▶ _Entries on spatial positioning_
## begin
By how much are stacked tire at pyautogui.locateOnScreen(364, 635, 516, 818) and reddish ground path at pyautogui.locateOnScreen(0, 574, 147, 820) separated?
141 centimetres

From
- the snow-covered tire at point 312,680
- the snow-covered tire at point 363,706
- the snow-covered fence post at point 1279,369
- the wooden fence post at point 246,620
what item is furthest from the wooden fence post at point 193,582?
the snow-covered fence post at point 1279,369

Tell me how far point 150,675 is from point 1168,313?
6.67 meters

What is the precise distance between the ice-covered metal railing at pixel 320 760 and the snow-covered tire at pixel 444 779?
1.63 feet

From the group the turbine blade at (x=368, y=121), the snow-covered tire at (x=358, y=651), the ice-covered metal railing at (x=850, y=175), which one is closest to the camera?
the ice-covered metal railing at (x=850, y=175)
## end
▶ _REQUIRED WORK_
Retype nothing except the lines from the line holding "Tell me how" through the last line of the entries, both included.

▶ _FULL RESPONSE_
Tell me how far point 150,675 is from point 1168,313?
6.67 meters

What is the precise distance between the ice-covered metal railing at pixel 320 760 and the snow-covered tire at pixel 444 779?
1.63 feet

From the group the turbine blade at (x=368, y=121), the snow-covered tire at (x=358, y=651), the ice-covered metal railing at (x=850, y=175), which one is closest to the camera?
the ice-covered metal railing at (x=850, y=175)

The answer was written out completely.